A function of two arguments is simulated by a function of one argument that
returns a function of one argument that returns the result. That is, we
would simulate

`(lambda (x y) E)`

in curried form by

`(lambda (x) (lambda (y) E)) = lx.ly.E`

Instead of applying the function to two arguments, e.g.

`(f A B)`

we apply it to the first argument, then apply the result to the second argument:

`((f A) B)`

The lambda calculus is powerful enough to encode other data types and operations.

Define

#t =def=
lx.ly.x

#f =def= lx.ly.y

In other words, #t and #f are two-argument functions that just return the first and second argument, respectively. Then we can take "if" to be the identity function!

if =def= lx.x

(if #t
B C) = ((if #t) B C) =>
(#t B C) = ((lx.ly.x
B) C)

=> (ly.B C) =>
B

(if #f
B C) = ((if #f) B C) =>
(#f B C) = ((lx.ly.y
B) C)

=> (ly.y C) =>
C.

We can define other Boolean functions:

and =def=
lx.ly.xyx

or =def=
lx.ly.xxy

Then for example

(and #t #f) => (#t #f #t) => (lx.ly.x #f #t) = #f.

In Scheme, all cons does is package up two things in such a way that they can be extracted again by car and cdr. To code this in the lambda calculus, we can take two terms A and B and produce a function that will apply another function to them.

cons =def= lx.ly.lc.cxy

Thus if we apply this to A and B we get

(cons A B) => lc.(c A B)

Now we can extract A and B again by applying this function to #t and #f, respectively:

(lc.(c
A B) #t) => (#t A B) = (lx.ly.x
A B) => A

(lc.(c A B) #f) => (#f A B) = (lx.ly.y
A B) => B

so we should define

car =def=
ld.(d #t)

cdr =def=
ld.(d #f).

If we define the null list object appropriately, we can get a null? test:

null =def=
lx.#t

null? =def= ld.(d
lx.ly.#f).

Then

(null? null) = (ld.(d lx.ly.#f) lx.#t) => (lx.#t lx.ly.#f) => #t

(null? (cons A
B)) = (ld.(d lx.ly.#f)
lc.(c A B))

=> (lc.(c A B) lx.ly.#f)

=> (lx.ly.#f A B)

=>
#f.

In Scheme,
numbers are a built-in primitive type. In the lambda calculus, we have to
encode them as lambda terms. Church came up with a neat way to do this and his encoding is
called the * Church numerals*. The idea is to encode the number n as a lambda
term n representing a function
that takes another function f as input and produces the n-fold composition of f with
itself.

0
=def= lf.lx.x

1 =def= lf.lx.fx

2 =def= lf.lx.f(fx)

3 =def= lf.lx.f(f(fx))

...

▬▬▬▬▬▬

Work instruction A. From the lambda calculus text, list each name defined with =def= for encoding Scheme's pairs and lists, along with its definition.
Work instruction B. Translate this sentence from the lambda calculus text into Spanish: "The lambda calculus is powerful enough to encode other data types and operations."
Work instruction C. Pick up the lambda calculus text after its definition of 3 and keep writing.

Data.

▬▬▬▬▬▬

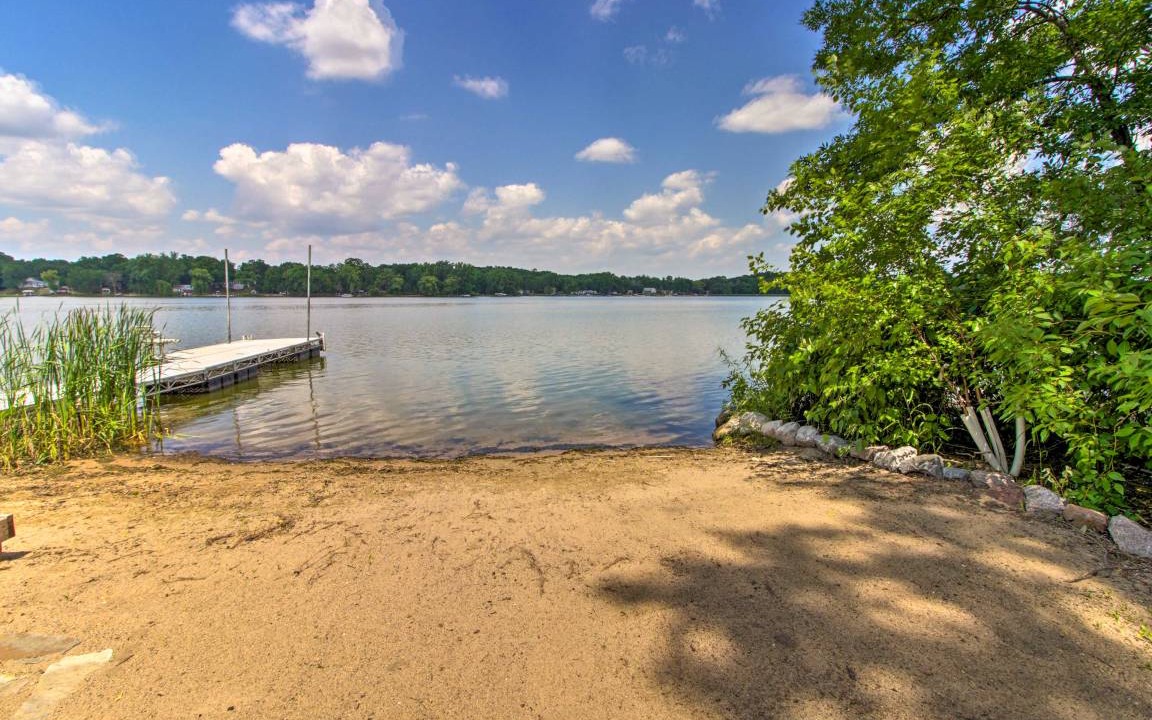 Photo of Others in South Haven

▬▬▬▬▬▬

Exercise response A.
cons =def= lx.ly.lc.cxy
car =def= ld.(d #t)
cdr =def= ld.(d #f)
null =def= lx.#t
null? =def= ld.(d lx.ly.#f)

Exercise response B. El cálculo lambda es lo suficientemente potente como para codificar otros tipos de datos y operaciones.

Exercise response C.
n =def=
lf.lx.f(...(f(f(fx)))...)

Note that 0
is just #f after a-conversion. Let's write f^{n}x
as an abbreviation for the term f(...(f(f(fx)))...). Then

n
=def= lf.lx.f^{n}x.

This is nice, but in order to do anything with it, we have to encode arithmetic. Let's start with the simplest operation: successor. We would like to define a lambda term add1 that when applied to any n produces n+1. Note that

nfx
=> f^{n}x,

so

f (nfx)
=> (f f^{n}x) = f^{n+1}x.

Lambda abstracting, we get

lf.lx.f(nfx)
=> lf.lx.f^{n+1}x = n+1.

Therefore we want our successor function to produce lf.lx.f(nfx) from n, so we define

add1 =def= ln.lf.lx.f(nfx).

How do we test for 0?

zero? =def= ln.(n lz.#f #t).

Then

(zero? 0)
= (ln.(n lz.#f
#t) lf.lx.x)

=> (lf.lx.x
lz.#f #t) => (lx.x #t)
=> #t

(zero? n+1)
= (ln.(n lz.#f
#t) lf.lx.f^{n+1}x)

=> (lf.lx.f^{n+1}x
lz.#f #t) => (lx.(lz.#f)^{n+1}x
#t)

=>
((lz.#f)^{n+1
}#t) => #f.

Addition is just iterated successor. Note that

(n
add1) => lx.(add1^{n} x)

thus

(n
add1 m) =>
(lx.(add1^{n} x) m)
=> (add1^{n} m)
=> m+n.

This suggests we define

+ =def= ln.lm.(n add1 m).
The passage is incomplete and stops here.